(TRY IT) Nothing in the data may be omitted; output it all verbatim.

(DATA EXTRACT)
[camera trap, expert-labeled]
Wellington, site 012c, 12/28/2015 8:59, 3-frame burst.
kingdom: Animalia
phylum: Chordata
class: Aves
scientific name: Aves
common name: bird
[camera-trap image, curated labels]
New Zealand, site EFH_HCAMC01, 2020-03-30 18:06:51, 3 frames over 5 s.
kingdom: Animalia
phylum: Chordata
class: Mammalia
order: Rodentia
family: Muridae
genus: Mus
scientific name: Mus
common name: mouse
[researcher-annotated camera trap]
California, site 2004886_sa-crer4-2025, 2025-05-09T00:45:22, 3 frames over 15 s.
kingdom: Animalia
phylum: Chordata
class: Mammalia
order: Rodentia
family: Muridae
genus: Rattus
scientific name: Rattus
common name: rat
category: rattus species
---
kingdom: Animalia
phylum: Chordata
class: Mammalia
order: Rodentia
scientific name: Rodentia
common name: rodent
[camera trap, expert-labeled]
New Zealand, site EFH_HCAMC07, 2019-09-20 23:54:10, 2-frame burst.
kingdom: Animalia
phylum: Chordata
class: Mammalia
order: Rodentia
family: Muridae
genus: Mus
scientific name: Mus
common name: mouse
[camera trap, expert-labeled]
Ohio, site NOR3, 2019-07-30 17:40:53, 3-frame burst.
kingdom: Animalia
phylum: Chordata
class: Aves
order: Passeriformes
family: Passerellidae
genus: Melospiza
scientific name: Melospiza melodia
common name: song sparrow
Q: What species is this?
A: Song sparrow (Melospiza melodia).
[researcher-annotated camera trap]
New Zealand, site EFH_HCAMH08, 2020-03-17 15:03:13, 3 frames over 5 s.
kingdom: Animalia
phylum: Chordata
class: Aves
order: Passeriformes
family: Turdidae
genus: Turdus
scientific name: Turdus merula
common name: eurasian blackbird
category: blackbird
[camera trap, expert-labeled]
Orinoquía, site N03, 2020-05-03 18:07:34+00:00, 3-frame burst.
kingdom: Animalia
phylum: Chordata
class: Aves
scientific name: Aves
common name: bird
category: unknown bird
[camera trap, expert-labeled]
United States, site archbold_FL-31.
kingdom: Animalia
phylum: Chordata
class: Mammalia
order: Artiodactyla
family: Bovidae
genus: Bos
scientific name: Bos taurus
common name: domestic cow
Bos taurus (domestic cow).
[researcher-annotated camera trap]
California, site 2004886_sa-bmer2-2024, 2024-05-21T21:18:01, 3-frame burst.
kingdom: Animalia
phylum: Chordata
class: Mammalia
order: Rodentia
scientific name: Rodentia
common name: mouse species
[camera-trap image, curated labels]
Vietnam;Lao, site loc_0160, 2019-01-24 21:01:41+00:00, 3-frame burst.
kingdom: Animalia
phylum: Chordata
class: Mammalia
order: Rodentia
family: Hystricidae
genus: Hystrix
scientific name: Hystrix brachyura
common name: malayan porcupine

(SOLUTION TO THIS TASK)
[camera trap, expert-labeled]
Wellington, site 012c, 12/28/2015 8:59, 3-frame burst.
kingdom: Animalia
phylum: Chordata
class: Aves
scientific name: Aves
common name: bird
[camera-trap image, curated labels]
New Zealand, site EFH_HCAMC01, 2020-03-30 18:06:51, 3 frames over 5 s.
kingdom: Animalia
phylum: Chordata
class: Mammalia
order: Rodentia
family: Muridae
genus: Mus
scientific name: Mus
common name: mouse
[researcher-annotated camera trap]
California, site 2004886_sa-crer4-2025, 2025-05-09T00:45:22, 3 frames over 15 s.
kingdom: Animalia
phylum: Chordata
class: Mammalia
order: Rodentia
family: Muridae
genus: Rattus
scientific name: Rattus
common name: rat
category: rattus species
---
kingdom: Animalia
phylum: Chordata
class: Mammalia
order: Rodentia
scientific name: Rodentia
common name: rodent
[camera trap, expert-labeled]
New Zealand, site EFH_HCAMC07, 2019-09-20 23:54:10, 2-frame burst.
kingdom: Animalia
phylum: Chordata
class: Mammalia
order: Rodentia
family: Muridae
genus: Mus
scientific name: Mus
common name: mouse
[camera trap, expert-labeled]
Ohio, site NOR3, 2019-07-30 17:40:53, 3-frame burst.
kingdom: Animalia
phylum: Chordata
class: Aves
order: Passeriformes
family: Passerellidae
genus: Melospiza
scientific name: Melospiza melodia
common name: song sparrow
Q: What species is this?
A: Song sparrow (Melospiza melodia).
[researcher-annotated camera trap]
New Zealand, site EFH_HCAMH08, 2020-03-17 15:03:13, 3 frames over 5 s.
kingdom: Animalia
phylum: Chordata
class: Aves
order: Passeriformes
family: Turdidae
genus: Turdus
scientific name: Turdus merula
common name: eurasian blackbird
category: blackbird
[camera trap, expert-labeled]
Orinoquía, site N03, 2020-05-03 18:07:34+00:00, 3-frame burst.
kingdom: Animalia
phylum: Chordata
class: Aves
scientific name: Aves
common name: bird
category: unknown bird
[camera trap, expert-labeled]
United States, site archbold_FL-31.
kingdom: Animalia
phylum: Chordata
class: Mammalia
order: Artiodactyla
family: Bovidae
genus: Bos
scientific name: Bos taurus
common name: domestic cow
Bos taurus (domestic cow).
[researcher-annotated camera trap]
California, site 2004886_sa-bmer2-2024, 2024-05-21T21:18:01, 3-frame burst.
kingdom: Animalia
phylum: Chordata
class: Mammalia
order: Rodentia
scientific name: Rodentia
common name: mouse species
[camera-trap image, curated labels]
Vietnam;Lao, site loc_0160, 2019-01-24 21:01:41+00:00, 3-frame burst.
kingdom: Animalia
phylum: Chordata
class: Mammalia
order: Rodentia
family: Hystricidae
genus: Hystrix
scientific name: Hystrix brachyura
common name: malayan porcupine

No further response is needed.